= Questões e tarefas =
1. Transcreva o trecho do documento de origem de "Quando olhamos para" a "quando somos chamados.".
2. Segundo o documento de origem, a que Francis M. Dubose compara a figura bíblica do verdadeiro Deus?
3. No documento de origem, liste todos os verbos que a frase iniciada por "É Deus quem" atribui a Deus.
═════ Documento de origem ═════
Roger Greenway fazendo menção do missiólogo Francis M. Dubose, diz que o mesmo afirma que a figura bíblica do verdadeiro Deus é comparada à de um grande e contínuo “Enviador”. Assim, missão é a objetivação do propósito eterno e benevolente de Deus que se origina em seu ser e caráter.

Missio Christi – Missão de Cristo

Quando olhamos para o Deus Filho, encontramos a realização plena da Missio Dei. A missão de Jesus no mundo foi buscar e salvar o perdido (Lc 19.10). Jesus é o Missionário do Pai. Jesus veio ao mundo como resultado de um comissionamento divino. Assim, a missão de cada cristão na Terra é a de viver e pregar o Evangelho (Mc 16.15). E à semelhança do próprio Jesus, ninguém tem o direito nem de se auto-comissionar, tampouco, igrejas e organizações missionárias, podem se colocar como meras “recrutadoras”, sem que antes haja provas incontestáveis e exigentes da vocação divina. O chamado de Deus é irreversível e irresistível. É Deus quem seleciona, escolhe, chama, capacita, sustenta e exige. Na obra missionária não entramos sem ser chamados e dela não conseguimos sair quando somos chamados.
═════ Entradas fornecidas ═════
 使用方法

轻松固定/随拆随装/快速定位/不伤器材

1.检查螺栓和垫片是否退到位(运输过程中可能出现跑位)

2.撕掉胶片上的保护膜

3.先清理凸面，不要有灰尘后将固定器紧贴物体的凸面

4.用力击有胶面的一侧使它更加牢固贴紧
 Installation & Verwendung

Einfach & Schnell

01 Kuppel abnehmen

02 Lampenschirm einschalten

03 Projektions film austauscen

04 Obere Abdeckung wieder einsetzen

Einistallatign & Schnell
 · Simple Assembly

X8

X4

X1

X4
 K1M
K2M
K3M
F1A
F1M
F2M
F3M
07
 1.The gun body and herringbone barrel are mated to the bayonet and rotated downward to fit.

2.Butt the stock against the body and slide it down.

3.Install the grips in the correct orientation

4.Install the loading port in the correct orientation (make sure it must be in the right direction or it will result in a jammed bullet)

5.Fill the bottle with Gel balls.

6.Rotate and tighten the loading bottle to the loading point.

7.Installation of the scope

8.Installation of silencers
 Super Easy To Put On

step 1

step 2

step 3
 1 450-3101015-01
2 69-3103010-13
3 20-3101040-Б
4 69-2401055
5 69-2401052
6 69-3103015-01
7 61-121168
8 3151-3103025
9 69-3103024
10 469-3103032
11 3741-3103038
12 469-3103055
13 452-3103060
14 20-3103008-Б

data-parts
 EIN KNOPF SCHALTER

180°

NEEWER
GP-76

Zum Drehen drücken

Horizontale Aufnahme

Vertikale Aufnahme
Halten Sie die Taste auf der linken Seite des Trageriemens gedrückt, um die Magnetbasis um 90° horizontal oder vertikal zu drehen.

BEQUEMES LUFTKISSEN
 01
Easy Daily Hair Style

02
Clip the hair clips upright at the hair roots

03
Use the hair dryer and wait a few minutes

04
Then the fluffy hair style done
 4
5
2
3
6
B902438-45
═════
= Resolução dos exercícios =
1.
Quando olhamos para o Deus Filho, encontramos a realização plena da Missio Dei. A missão de Jesus no mundo foi buscar e salvar o perdido (Lc 19.10). Jesus é o Missionário do Pai. Jesus veio ao mundo como resultado de um comissionamento divino. Assim, a missão de cada cristão na Terra é a de viver e pregar o Evangelho (Mc 16.15). E à semelhança do próprio Jesus, ninguém tem o direito nem de se auto-comissionar, tampouco, igrejas e organizações missionárias, podem se colocar como meras “recrutadoras”, sem que antes haja provas incontestáveis e exigentes da vocação divina. O chamado de Deus é irreversível e irresistível. É Deus quem seleciona, escolhe, chama, capacita, sustenta e exige. Na obra missionária não entramos sem ser chamados e dela não conseguimos sair quando somos chamados.

2. À de um grande e contínuo "Enviador".

3. seleciona, escolhe, chama, capacita, sustenta, exige